Fashion Robots Are Coming. What Does It Mean For Ethical Fashion?
By Jody McCutcheon
Fashion robots are the future in clothing manufacturing. Automation is already well under way in other industries, too—see the automotive and aviation sectors – and soon the apparel industry will follow suit.
Such a change would result in a transfer of the “dull, dirty and dangerous” work involved in garment production from those who’ve historically done it, i.e. people, to robots. Theoretically, this change will free up labourers to perform safer, more rewarding work.
On the surface, this seems like a big win for the ethical fashion movement. After all, its primary objective is eliminating sweatshops and creating better working conditions for wage earners.
But what if the workers displaced by fashion robots don’t find any safer work – or any work at all? What, then, will “ethical fashion” mean, exactly? Should consumers band together to reject clothing made by robots and instead stick with artisanal, or at least, human-made (and more expensive) brands?
In this light, the future of garment industry workers—and of ethical fashion—is very much up in the air.
Fashion Robots vs Fashion Workers
The global garment industry is worth $3 trillion, or two percent of the world’s Gross Domestic Product. As of 2014, it employed 60 to 70 million people, three quarters of them being low-skilled females in developing countries. The Association of Southeast Asian Nations (Asean), an economic area comprising Thailand, Malaysia, Cambodia and Indonesia, employs nine million workers—mostly young women—in the textiles, clothing and footwear industries. And according to this report, almost ninety percent of them are at risk of losing their jobs due to automation.

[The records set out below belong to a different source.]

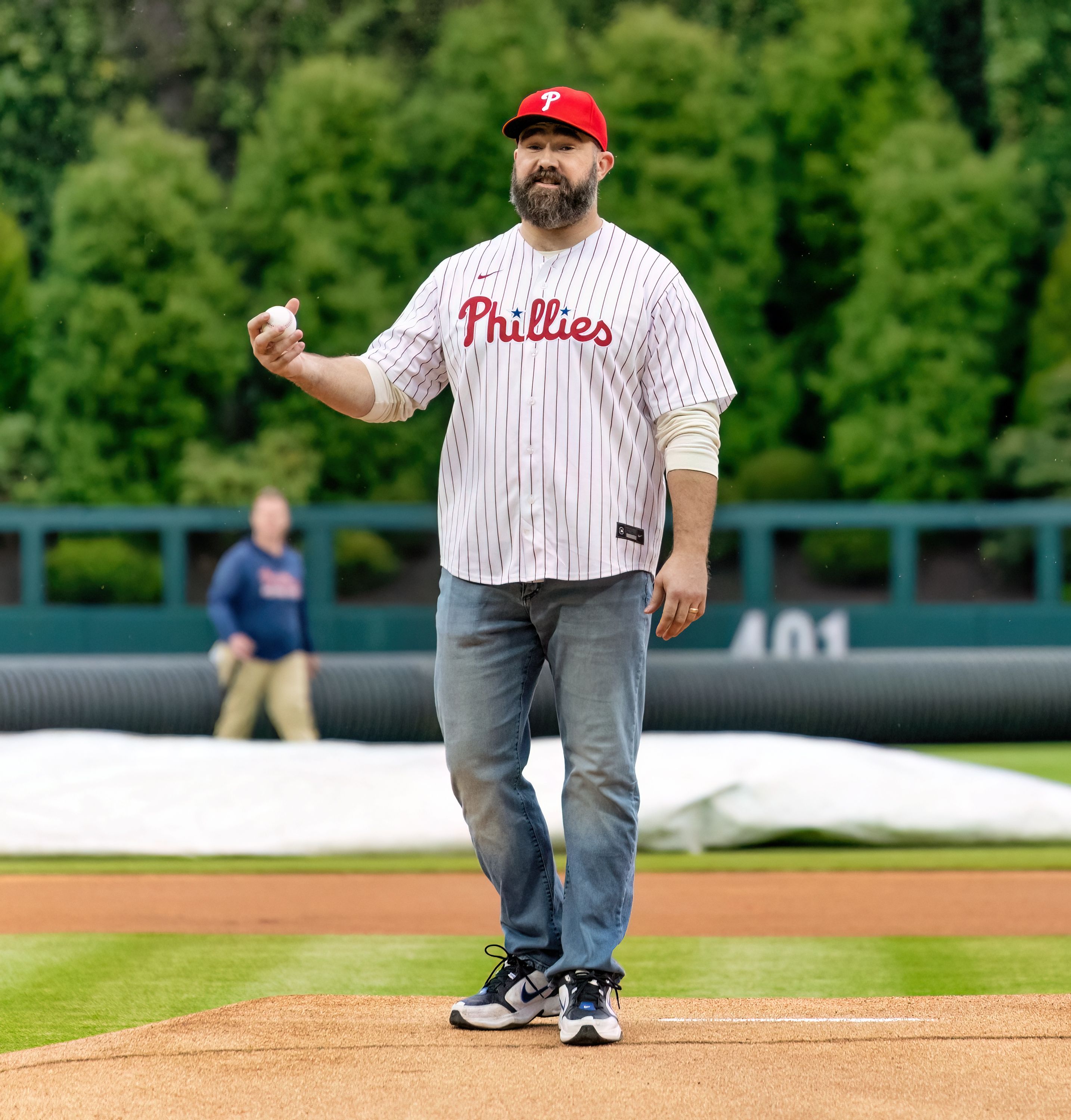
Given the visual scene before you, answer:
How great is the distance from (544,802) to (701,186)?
77.3 feet

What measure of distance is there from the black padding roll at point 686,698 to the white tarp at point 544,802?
Answer: 3.26m

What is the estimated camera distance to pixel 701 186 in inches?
1147

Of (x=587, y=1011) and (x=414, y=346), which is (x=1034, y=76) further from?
(x=587, y=1011)

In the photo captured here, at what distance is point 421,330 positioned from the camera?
3701mm

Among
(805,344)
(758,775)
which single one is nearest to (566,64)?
(805,344)

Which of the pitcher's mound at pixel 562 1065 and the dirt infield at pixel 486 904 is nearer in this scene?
the pitcher's mound at pixel 562 1065

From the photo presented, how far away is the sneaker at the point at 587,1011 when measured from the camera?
3.29 metres

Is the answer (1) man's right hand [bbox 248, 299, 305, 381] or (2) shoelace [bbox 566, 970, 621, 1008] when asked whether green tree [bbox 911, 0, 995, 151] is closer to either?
(1) man's right hand [bbox 248, 299, 305, 381]

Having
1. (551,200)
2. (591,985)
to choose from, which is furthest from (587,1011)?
(551,200)

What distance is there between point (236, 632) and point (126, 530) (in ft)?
32.3

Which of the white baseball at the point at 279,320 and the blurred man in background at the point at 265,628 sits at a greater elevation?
the white baseball at the point at 279,320

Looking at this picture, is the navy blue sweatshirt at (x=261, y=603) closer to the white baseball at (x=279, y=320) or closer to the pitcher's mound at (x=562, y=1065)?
the pitcher's mound at (x=562, y=1065)

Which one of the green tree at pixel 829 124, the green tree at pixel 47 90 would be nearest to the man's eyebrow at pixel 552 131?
the green tree at pixel 829 124

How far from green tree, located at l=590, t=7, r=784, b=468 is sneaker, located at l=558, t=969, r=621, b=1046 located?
2557 cm
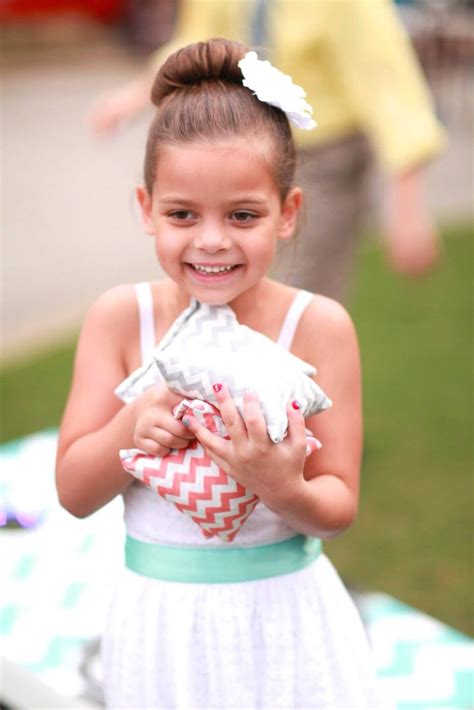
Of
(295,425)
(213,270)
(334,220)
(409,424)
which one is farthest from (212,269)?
(409,424)

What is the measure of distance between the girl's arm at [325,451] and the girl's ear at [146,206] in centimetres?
26

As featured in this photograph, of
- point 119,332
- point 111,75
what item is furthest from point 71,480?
point 111,75

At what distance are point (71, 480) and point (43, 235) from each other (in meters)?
5.26

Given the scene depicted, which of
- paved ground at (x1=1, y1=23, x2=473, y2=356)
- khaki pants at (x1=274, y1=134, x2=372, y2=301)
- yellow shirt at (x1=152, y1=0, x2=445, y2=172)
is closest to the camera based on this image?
yellow shirt at (x1=152, y1=0, x2=445, y2=172)

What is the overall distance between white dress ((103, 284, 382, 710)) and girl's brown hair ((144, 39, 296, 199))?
24 cm

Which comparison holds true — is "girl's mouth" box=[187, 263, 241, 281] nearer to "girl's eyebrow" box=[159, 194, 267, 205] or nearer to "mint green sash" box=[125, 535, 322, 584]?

As any ethical fashionistas knows, these labourers already face challenges aplenty. They’re overworked and underpaid, they endure unhealthy work conditions that contribute to problems like lung ailments, lost fingers, even death. Soon they’ll be facing their biggest threat yet: faster, cheaper robot labour.
The consequences of mass unemployment can be significant and devastating. Economic depression in the 1920’s corresponded with the rise of fascism. There are also strong links between unemployment and drug addiction, depression and even suicide.

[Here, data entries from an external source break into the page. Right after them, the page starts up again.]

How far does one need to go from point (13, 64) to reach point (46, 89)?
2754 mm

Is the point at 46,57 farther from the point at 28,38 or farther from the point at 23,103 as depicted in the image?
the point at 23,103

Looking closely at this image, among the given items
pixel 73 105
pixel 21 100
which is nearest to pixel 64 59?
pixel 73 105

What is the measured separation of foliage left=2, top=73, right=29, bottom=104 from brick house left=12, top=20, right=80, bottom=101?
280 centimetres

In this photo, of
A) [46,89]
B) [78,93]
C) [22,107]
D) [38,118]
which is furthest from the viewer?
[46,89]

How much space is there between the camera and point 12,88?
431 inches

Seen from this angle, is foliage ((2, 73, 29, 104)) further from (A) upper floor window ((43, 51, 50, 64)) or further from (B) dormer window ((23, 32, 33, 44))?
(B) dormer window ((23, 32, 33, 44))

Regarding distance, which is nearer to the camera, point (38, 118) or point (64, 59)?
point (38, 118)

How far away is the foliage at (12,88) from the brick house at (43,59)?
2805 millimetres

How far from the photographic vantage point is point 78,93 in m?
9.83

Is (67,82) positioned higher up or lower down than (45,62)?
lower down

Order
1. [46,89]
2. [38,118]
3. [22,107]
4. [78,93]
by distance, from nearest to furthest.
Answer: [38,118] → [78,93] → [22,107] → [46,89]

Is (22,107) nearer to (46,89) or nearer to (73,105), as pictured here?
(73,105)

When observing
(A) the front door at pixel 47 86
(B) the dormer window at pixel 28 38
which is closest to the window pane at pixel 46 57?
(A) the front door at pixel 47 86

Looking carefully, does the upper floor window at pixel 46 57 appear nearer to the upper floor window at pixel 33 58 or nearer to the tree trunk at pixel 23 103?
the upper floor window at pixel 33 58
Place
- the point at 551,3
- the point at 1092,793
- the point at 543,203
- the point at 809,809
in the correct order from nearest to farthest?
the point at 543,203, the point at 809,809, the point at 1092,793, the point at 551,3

Industry people see the looming threat and are trying to help garment workers. Copenhagen Fashion Summit organizer Global Fashion Agenda has urged industry players to “embrace environmentally and socially responsible practices,” and to monitor the impact of technological innovations on people within the supply chain.
Summit panelists stated that policy makers and companies employing robotics must consider the impact of automation on workers worldwide, and that companies and governments must collaborate to support labourers in transition. However, reading between the lines, it seems they believe the automation of the fashion industry is inevitable. Is it, though?
Why Now?
There are multiple reasons fashion robots are creeping into the garment industry. First, the creation of machines that mimic nimble human hands and sharp eyes allows the machinery to better analyse and manipulate materials. Secondly, a novel fabric treatment that makes materials more solid (rather than flimsy) allows the materials themselves to be more easily handled by machines. Robots require no wages and demand no particular conditions. And when a robot can produce a fully finished t-shirt in twenty-two seconds, how can any human compete with that?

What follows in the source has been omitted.